▸ **LO QUE SE PIDE**
Presenta todas las líneas siguientes como una lista numerada y omite las que estén en blanco.

▸ **LÍNEAS MOSTRADAS**

____________

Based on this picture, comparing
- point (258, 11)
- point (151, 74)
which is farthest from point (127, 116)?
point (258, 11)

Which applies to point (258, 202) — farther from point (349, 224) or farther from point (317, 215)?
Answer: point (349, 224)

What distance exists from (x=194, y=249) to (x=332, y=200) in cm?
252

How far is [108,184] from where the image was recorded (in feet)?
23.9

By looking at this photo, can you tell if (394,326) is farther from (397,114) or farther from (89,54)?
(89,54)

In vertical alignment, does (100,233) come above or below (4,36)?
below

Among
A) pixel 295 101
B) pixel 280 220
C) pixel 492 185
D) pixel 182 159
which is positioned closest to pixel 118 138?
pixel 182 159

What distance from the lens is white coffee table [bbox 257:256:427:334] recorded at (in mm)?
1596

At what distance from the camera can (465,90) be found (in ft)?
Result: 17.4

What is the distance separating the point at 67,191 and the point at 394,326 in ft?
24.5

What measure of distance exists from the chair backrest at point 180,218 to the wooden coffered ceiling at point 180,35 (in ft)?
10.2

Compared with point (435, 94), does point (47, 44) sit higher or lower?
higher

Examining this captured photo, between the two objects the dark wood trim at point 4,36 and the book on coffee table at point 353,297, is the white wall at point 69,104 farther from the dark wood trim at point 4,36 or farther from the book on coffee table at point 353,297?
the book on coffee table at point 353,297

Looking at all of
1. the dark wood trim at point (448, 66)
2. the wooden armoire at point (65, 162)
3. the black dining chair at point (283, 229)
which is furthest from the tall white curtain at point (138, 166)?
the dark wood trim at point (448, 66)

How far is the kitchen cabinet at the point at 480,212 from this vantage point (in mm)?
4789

____________

▸ **RESPUESTA ESCRITA**
1. Based on this picture, comparing
2. - point (258, 11)
3. - point (151, 74)
4. which is farthest from point (127, 116)?
5. point (258, 11)
6. Which applies to point (258, 202) — farther from point (349, 224) or farther from point (317, 215)?
7. Answer: point (349, 224)
8. What distance exists from (x=194, y=249) to (x=332, y=200) in cm?
9. 252
10. How far is [108,184] from where the image was recorded (in feet)?
11. 23.9
12. By looking at this photo, can you tell if (394,326) is farther from (397,114) or farther from (89,54)?
13. (89,54)
14. In vertical alignment, does (100,233) come above or below (4,36)?
15. below
16. Among
17. A) pixel 295 101
18. B) pixel 280 220
19. C) pixel 492 185
20. D) pixel 182 159
21. which is positioned closest to pixel 118 138?
22. pixel 182 159
23. What distance from the lens is white coffee table [bbox 257:256:427:334] recorded at (in mm)?
24. 1596
25. At what distance from the camera can (465,90) be found (in ft)?
26. Result: 17.4
27. What is the distance separating the point at 67,191 and the point at 394,326 in ft?
28. 24.5
29. What measure of distance exists from the chair backrest at point 180,218 to the wooden coffered ceiling at point 180,35 (in ft)?
30. 10.2
31. Compared with point (435, 94), does point (47, 44) sit higher or lower?
32. higher
33. Examining this captured photo, between the two objects the dark wood trim at point 4,36 and the book on coffee table at point 353,297, is the white wall at point 69,104 farther from the dark wood trim at point 4,36 or farther from the book on coffee table at point 353,297?
34. the book on coffee table at point 353,297
35. Looking at all of
36. 1. the dark wood trim at point (448, 66)
37. 2. the wooden armoire at point (65, 162)
38. 3. the black dining chair at point (283, 229)
39. which is furthest from the tall white curtain at point (138, 166)?
40. the dark wood trim at point (448, 66)
41. How far is the kitchen cabinet at the point at 480,212 from this vantage point (in mm)?
42. 4789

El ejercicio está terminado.